Can you copy the lines of the listing below verbatim, beginning with the line containing "In the scene, is" and continuing through the line containing "1253 centimetres"? Include both of those lines and nothing outside that span.

→ **DATA SHOWN**

====

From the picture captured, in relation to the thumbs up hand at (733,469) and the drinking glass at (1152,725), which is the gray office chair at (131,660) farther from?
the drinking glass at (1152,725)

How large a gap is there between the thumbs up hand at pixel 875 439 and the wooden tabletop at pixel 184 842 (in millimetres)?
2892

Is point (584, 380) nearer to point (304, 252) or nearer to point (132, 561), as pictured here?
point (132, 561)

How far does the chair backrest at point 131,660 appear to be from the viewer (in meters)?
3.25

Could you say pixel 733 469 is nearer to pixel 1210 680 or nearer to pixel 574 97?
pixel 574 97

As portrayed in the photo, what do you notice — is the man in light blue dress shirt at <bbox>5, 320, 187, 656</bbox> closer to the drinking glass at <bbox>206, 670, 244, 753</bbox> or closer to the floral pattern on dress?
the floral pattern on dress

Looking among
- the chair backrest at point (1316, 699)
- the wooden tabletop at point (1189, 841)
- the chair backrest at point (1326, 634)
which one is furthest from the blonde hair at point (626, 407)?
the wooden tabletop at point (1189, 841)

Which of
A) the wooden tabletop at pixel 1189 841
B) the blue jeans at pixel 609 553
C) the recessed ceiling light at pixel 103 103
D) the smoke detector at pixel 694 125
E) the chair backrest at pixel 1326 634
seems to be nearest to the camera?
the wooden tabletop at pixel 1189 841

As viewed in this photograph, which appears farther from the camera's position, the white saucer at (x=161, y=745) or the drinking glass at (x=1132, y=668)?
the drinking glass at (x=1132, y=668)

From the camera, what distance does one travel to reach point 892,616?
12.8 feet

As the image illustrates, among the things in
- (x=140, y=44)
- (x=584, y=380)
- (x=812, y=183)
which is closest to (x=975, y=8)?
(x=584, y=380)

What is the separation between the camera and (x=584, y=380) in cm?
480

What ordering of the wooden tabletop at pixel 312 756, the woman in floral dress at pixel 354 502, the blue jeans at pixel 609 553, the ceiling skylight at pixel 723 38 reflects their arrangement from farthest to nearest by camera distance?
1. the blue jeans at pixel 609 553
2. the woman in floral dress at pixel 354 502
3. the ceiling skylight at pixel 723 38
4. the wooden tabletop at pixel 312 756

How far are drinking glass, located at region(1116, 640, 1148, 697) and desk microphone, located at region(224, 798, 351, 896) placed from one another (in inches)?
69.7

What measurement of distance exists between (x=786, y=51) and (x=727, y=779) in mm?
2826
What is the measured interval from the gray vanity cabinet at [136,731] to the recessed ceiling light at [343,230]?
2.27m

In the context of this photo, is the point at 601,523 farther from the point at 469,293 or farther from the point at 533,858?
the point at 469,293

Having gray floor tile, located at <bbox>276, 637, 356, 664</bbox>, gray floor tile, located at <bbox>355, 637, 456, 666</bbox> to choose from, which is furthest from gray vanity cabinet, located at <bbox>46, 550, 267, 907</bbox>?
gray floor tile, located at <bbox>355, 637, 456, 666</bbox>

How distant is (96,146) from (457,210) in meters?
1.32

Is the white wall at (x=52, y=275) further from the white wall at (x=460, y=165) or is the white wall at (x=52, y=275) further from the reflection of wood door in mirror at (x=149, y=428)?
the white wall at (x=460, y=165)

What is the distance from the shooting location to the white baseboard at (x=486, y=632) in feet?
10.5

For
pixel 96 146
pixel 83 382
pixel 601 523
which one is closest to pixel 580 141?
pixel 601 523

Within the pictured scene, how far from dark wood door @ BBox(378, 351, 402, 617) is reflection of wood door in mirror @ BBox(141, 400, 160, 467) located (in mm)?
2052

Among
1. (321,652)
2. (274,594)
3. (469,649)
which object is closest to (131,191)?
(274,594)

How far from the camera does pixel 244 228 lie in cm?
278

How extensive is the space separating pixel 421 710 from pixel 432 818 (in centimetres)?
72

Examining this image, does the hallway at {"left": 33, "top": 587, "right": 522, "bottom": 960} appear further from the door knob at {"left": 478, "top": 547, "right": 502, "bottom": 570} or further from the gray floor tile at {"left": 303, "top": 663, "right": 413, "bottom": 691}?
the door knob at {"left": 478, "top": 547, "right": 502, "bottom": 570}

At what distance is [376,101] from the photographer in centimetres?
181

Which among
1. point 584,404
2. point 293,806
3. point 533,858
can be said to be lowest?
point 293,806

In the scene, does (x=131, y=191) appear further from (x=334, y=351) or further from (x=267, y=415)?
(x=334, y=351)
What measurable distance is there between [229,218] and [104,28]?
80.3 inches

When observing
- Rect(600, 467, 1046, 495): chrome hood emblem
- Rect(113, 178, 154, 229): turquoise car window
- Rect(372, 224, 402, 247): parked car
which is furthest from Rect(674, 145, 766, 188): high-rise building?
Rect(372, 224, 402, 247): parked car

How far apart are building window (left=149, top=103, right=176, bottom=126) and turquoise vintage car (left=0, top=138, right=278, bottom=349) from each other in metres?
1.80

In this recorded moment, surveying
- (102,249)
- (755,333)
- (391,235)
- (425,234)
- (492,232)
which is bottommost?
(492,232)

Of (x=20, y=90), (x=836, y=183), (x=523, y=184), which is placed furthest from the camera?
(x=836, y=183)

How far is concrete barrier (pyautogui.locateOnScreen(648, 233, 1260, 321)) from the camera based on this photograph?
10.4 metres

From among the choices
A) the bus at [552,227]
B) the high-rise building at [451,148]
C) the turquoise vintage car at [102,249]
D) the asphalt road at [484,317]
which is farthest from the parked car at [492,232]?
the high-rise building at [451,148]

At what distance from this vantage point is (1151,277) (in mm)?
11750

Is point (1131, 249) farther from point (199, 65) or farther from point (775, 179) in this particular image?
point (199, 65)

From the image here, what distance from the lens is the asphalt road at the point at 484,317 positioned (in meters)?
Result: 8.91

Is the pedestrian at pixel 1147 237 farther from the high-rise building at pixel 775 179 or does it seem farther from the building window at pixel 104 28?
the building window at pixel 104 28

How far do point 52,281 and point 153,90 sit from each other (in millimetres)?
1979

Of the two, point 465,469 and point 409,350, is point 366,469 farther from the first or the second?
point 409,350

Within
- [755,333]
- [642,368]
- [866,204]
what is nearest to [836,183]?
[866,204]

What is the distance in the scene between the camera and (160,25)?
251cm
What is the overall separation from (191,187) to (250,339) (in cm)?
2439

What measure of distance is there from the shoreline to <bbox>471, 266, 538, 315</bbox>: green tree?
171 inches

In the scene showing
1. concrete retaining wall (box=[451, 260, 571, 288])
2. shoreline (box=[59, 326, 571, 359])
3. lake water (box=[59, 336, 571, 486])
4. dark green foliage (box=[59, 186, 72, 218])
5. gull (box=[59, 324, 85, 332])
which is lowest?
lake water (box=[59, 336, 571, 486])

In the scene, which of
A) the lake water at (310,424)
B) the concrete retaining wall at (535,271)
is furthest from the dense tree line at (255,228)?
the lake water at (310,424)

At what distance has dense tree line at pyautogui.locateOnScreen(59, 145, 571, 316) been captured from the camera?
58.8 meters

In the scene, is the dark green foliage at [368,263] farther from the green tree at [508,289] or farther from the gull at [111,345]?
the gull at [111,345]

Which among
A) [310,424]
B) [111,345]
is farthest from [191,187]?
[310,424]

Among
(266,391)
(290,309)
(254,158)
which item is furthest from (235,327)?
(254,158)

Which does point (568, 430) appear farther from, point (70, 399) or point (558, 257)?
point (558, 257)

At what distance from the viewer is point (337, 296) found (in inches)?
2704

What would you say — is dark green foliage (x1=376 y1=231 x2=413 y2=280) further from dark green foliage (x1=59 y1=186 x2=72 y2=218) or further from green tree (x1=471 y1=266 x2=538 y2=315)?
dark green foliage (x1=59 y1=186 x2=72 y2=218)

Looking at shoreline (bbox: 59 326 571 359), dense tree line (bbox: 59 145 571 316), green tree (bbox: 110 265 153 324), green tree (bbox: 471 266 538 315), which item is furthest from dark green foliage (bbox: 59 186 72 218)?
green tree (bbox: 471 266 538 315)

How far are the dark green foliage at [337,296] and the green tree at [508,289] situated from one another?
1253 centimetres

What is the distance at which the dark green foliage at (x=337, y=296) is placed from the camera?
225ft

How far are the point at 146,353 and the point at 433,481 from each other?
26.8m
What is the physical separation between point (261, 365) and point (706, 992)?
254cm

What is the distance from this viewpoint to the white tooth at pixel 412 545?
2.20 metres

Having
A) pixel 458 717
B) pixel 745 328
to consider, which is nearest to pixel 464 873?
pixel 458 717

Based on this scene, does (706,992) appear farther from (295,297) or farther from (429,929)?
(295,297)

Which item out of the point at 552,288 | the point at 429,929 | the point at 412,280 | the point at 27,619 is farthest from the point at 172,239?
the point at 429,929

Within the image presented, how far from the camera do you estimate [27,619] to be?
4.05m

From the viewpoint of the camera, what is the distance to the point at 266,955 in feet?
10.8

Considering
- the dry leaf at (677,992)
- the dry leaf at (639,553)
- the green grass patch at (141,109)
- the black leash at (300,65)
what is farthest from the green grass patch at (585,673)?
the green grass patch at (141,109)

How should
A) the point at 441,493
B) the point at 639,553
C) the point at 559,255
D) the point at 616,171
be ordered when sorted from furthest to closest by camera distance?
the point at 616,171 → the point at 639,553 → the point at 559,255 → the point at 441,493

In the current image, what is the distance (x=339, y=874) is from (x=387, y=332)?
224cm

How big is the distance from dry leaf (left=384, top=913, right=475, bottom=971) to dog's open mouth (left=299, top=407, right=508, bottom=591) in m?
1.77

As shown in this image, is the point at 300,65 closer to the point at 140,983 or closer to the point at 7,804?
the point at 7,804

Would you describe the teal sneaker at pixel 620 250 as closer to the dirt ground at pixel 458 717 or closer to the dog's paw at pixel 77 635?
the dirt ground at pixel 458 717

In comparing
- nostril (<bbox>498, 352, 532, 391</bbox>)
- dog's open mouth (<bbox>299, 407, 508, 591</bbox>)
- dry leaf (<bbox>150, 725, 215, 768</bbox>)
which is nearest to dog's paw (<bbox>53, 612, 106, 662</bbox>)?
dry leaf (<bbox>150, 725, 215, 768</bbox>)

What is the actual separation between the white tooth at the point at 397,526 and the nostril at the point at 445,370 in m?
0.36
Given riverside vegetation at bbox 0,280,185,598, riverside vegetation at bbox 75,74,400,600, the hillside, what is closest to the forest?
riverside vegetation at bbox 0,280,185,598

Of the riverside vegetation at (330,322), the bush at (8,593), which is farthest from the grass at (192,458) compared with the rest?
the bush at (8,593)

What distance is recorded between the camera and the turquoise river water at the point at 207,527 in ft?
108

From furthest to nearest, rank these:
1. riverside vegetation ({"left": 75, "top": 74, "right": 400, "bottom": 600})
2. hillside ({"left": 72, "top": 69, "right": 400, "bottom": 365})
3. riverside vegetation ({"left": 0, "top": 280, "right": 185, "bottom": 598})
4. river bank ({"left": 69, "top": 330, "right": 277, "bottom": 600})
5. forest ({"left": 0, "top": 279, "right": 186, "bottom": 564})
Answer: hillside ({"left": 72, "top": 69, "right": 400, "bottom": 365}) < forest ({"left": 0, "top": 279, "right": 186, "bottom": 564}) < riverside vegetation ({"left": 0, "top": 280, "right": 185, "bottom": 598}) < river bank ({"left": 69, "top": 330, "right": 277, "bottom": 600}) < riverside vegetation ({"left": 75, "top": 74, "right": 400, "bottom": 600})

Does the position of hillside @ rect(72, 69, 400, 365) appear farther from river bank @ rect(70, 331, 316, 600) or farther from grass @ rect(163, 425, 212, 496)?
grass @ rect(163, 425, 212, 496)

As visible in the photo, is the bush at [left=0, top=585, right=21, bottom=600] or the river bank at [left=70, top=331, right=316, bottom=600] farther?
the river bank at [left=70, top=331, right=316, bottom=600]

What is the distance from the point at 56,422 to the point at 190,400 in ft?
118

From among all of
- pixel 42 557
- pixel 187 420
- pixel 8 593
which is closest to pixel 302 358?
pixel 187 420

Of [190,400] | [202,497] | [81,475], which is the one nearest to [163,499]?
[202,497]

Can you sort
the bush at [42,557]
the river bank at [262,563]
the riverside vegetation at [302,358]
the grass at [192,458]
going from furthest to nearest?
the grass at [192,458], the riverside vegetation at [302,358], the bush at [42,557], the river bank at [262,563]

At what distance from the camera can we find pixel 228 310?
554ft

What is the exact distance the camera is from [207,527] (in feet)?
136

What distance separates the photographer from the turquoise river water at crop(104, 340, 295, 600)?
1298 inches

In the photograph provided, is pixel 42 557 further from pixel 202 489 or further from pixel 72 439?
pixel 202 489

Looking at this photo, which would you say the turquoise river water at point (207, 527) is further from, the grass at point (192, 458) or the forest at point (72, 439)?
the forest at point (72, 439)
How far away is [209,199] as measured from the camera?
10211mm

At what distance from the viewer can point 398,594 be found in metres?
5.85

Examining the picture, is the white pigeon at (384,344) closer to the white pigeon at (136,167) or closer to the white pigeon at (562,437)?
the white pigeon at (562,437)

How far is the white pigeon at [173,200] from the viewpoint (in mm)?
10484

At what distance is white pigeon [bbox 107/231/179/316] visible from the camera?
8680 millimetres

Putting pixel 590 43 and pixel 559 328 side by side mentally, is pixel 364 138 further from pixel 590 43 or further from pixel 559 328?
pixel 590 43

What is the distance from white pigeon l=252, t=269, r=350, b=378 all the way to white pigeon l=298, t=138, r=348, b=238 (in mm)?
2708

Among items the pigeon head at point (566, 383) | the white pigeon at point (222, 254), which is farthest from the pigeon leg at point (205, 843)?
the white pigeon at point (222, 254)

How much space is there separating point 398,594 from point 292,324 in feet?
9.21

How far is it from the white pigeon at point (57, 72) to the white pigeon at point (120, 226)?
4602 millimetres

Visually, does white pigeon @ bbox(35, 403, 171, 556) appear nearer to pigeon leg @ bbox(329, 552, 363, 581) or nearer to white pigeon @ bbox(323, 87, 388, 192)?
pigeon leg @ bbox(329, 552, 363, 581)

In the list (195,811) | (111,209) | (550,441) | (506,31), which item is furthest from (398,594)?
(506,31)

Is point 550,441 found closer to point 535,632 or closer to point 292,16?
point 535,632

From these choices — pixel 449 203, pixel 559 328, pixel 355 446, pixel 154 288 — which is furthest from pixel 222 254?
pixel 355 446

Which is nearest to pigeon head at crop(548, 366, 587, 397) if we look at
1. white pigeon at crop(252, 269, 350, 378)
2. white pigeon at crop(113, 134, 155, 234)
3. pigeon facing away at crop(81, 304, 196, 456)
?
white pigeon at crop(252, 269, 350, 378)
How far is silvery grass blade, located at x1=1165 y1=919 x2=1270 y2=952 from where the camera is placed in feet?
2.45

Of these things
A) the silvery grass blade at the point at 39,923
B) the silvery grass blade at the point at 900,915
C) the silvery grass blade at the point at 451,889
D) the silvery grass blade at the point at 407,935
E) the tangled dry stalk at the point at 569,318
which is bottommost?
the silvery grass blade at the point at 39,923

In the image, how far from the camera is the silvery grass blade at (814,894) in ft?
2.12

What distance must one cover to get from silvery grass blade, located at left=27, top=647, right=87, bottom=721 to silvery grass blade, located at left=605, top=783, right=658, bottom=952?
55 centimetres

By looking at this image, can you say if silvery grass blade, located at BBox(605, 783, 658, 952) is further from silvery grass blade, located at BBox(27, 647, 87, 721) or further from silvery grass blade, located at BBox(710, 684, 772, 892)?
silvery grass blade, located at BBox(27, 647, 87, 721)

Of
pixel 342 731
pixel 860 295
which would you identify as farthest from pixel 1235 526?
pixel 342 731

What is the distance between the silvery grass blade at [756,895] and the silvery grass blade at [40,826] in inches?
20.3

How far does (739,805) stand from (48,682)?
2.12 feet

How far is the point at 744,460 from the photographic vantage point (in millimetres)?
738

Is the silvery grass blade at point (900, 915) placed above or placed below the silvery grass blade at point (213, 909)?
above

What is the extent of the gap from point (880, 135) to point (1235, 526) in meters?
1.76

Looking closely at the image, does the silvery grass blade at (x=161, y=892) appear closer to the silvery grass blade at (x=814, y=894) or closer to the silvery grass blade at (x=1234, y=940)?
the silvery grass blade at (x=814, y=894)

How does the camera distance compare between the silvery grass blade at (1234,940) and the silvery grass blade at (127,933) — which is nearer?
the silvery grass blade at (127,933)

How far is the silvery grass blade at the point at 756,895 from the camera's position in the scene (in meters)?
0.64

====

→ **CORRECT RESULT**
In the scene, is the dark green foliage at [368,263] farther from the green tree at [508,289] or farther from the gull at [111,345]?
the gull at [111,345]

Which among
A) [310,424]
B) [111,345]
is farthest from [191,187]?
[310,424]

Among
(266,391)
(290,309)
(254,158)
which item is furthest from (235,327)?
(254,158)

Which does point (568, 430) appear farther from, point (70, 399) or point (558, 257)?
point (558, 257)

At what distance from the viewer is point (337, 296) found (in inches)?
2704

What would you say — is dark green foliage (x1=376 y1=231 x2=413 y2=280) further from dark green foliage (x1=59 y1=186 x2=72 y2=218) or further from green tree (x1=471 y1=266 x2=538 y2=315)?
dark green foliage (x1=59 y1=186 x2=72 y2=218)

Looking at shoreline (bbox: 59 326 571 359), dense tree line (bbox: 59 145 571 316), green tree (bbox: 110 265 153 324), green tree (bbox: 471 266 538 315), which item is furthest from dark green foliage (bbox: 59 186 72 218)?
green tree (bbox: 471 266 538 315)

How far are the dark green foliage at [337,296] and the green tree at [508,289] situated from one another?
1253 centimetres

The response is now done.